- **Tarefas obrigatórias**
1. Você pode reproduzir, sem nenhuma alteração, o trecho do texto sobre os assentamentos israelenses que vai de "O segundo maior" até "bancos de Israel."?
2. Você pode dar continuidade ao texto sobre os boicotes aos assentamentos israelenses a partir do ponto em que ele termina?

- **Trecho do texto**

============

O segundo maior fundo de pensão holandês anunciou, em de 9 de janeiro, a decisão de alienar as suas ações estimadas em dezenas de milhões de euros nos bancos israelenses devido ao envolvimento deles no financiamento de assentamentos ilegais. Desde o dia 1º de janeiro, as diretrizes da União Europeia que visam impedir a concessão de fundos e empréstimos para beneficiar os assentamentos estão em vigor. As diretrizes proíbem, entre outros, o Banco de Investimentos Europeu, que forneceu quase 1 bilhão de euros para entidades israelenses desde 1981, de financiar qualquer um dos principais bancos de Israel.

Empresas israelenses e internacionais também estão no alvo

A Sodastream, uma empresa proveniente dos assentamentos, cujas máquinas de gaseificação caseira são construídas nas terras palestinas ocupadas e podem ser encontradas também nas lojas “Spicy” do Brasil, estão enfrentando campanhas de boicote em toda a Europa e também nos EUA. Devido às baixas vendas, declararam este ano a sua pior estreia anual desde sua oferta pública inicial no 2010. O Reino Unido e Holanda emitiram em dezembro um alerta para que as empresas desses países não incentivem ou apoiem relações comerciais relacionadas ou que beneficiam o empreendimento dos assentamentos israelense. Consequentemente, a empresa pública de água holandesa Vitens cancelou sua cooperação com a Mekorot, empresa nacional de água de Israel que revende água palestina para os assentamentos. A imprensa israelense relata que Romênia e China estão em disputa com Israel para garantir que seus cidadãos não estejam envolvidos na construção dos assentamentos.

============

- **Dados fornecidos**
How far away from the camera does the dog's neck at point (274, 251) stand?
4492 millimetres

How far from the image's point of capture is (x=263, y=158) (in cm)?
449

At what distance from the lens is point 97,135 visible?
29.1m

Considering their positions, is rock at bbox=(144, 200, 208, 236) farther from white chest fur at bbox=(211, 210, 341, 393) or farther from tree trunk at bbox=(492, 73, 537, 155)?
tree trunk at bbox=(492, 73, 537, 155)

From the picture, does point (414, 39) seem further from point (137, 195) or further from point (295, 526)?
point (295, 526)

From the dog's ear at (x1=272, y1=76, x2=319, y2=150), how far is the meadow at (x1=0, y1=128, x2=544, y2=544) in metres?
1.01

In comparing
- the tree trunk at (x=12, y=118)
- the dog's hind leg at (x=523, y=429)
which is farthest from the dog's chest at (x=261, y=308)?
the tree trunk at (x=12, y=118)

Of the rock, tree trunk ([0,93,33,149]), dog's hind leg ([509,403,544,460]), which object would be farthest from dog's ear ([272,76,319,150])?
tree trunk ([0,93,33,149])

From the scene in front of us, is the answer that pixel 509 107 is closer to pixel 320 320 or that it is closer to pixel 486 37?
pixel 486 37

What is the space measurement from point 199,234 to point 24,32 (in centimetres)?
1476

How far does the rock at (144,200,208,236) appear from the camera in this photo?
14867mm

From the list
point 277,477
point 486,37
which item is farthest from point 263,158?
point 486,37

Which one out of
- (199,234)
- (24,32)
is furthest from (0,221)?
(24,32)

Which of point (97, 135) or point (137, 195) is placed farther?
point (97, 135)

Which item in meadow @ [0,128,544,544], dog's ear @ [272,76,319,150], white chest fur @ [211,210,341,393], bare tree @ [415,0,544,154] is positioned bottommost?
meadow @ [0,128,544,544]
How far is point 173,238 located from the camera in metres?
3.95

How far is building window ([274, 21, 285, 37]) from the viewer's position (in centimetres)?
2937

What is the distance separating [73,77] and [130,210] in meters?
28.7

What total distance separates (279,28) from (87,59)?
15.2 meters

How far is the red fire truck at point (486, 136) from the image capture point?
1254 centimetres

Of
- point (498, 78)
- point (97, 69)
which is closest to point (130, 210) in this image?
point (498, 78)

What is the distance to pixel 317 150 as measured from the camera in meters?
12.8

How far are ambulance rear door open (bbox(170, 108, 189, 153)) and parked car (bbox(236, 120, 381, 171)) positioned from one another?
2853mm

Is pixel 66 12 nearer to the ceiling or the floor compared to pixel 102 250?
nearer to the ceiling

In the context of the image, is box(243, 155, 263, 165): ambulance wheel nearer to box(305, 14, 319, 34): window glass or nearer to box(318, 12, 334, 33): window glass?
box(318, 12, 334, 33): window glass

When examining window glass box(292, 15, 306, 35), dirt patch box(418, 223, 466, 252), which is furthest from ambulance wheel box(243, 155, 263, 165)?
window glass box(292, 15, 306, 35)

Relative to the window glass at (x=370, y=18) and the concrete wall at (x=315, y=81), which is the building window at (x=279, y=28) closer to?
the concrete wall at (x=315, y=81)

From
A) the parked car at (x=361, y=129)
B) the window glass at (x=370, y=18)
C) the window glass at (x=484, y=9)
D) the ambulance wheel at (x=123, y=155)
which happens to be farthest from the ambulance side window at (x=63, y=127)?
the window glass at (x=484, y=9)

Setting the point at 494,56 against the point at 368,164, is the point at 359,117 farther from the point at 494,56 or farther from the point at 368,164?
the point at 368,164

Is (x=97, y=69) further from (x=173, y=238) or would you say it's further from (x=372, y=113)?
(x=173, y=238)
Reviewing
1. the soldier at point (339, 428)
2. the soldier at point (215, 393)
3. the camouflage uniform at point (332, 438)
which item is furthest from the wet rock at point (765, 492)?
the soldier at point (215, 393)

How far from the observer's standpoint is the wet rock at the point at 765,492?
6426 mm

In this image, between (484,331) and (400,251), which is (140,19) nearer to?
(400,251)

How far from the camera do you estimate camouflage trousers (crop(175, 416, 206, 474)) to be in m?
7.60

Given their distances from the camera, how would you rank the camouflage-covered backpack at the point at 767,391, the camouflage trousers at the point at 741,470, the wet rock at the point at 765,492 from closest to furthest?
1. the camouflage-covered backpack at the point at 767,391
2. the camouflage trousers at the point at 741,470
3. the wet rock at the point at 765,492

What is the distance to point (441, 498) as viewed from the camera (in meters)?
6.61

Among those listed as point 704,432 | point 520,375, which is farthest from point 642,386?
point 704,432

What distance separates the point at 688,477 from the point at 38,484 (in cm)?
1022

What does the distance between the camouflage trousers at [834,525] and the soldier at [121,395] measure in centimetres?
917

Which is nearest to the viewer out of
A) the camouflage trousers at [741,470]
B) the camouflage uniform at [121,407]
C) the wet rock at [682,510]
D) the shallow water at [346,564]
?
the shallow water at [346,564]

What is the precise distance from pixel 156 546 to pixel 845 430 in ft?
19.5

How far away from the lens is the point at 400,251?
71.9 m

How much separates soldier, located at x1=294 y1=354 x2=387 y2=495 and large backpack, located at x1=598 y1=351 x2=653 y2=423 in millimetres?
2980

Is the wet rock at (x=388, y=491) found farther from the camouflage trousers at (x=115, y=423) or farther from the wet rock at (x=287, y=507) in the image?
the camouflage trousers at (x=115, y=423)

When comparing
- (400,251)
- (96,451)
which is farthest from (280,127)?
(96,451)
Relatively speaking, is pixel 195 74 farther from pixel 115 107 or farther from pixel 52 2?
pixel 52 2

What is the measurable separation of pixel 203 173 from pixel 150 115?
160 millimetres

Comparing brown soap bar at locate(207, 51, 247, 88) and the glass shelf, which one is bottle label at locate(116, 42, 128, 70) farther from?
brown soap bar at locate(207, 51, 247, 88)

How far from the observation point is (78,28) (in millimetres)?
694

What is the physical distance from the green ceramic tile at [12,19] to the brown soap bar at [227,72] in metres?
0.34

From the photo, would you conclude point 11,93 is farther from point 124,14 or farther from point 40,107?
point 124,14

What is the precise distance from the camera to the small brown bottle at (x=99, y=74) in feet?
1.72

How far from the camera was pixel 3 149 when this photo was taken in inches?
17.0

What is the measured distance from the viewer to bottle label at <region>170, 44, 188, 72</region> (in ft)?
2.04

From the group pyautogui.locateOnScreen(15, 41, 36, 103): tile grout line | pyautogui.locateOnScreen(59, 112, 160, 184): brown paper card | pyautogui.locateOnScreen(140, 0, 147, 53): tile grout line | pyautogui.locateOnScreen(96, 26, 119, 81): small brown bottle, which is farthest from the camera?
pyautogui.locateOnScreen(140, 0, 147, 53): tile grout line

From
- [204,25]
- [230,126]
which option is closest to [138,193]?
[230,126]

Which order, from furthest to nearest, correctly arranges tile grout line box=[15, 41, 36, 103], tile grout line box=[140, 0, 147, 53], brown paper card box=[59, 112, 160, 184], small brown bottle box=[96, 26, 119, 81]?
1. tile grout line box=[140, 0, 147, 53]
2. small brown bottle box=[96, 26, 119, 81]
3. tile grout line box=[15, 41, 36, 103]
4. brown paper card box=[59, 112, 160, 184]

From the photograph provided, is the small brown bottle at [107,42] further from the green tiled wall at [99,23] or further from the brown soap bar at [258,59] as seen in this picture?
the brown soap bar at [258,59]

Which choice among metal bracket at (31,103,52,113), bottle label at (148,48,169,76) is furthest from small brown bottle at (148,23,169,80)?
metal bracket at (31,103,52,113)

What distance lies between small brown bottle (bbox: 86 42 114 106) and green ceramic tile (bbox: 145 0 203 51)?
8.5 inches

============

- **Respostas às tarefas**
1.
O segundo maior fundo de pensão holandês anunciou, em de 9 de janeiro, a decisão de alienar as suas ações estimadas em dezenas de milhões de euros nos bancos israelenses devido ao envolvimento deles no financiamento de assentamentos ilegais. Desde o dia 1º de janeiro, as diretrizes da União Europeia que visam impedir a concessão de fundos e empréstimos para beneficiar os assentamentos estão em vigor. As diretrizes proíbem, entre outros, o Banco de Investimentos Europeu, que forneceu quase 1 bilhão de euros para entidades israelenses desde 1981, de financiar qualquer um dos principais bancos de Israel.

2.
Corporações internacionais também estão perdendo dinheiro por causa de seus negócios com a colonização israelense. No dia 9 de janeiro, a multinacional francesa Veolia perdeu um contrato de 4,26 bilhões dólares para um serviço de transporte público em Massachusetts (EUA), após ativistas locais organizarem uma campanha que durou dois anos e meio. Isto segue a alienação de mais de 1,2 milhões de dólares em ações da Veolia pelo gigante fundo de pensões norte-americano TIAA-CREF. A Veolia perdeu contratos no valor de mais de 22 bilhões de dólares no mundo inteiro. A Veolia e Alstom são os dois parceiros internacionais do projeto metroferroviário israelense que está fornecendo viabilidade para os assentamentos na Jerusalém ocupada.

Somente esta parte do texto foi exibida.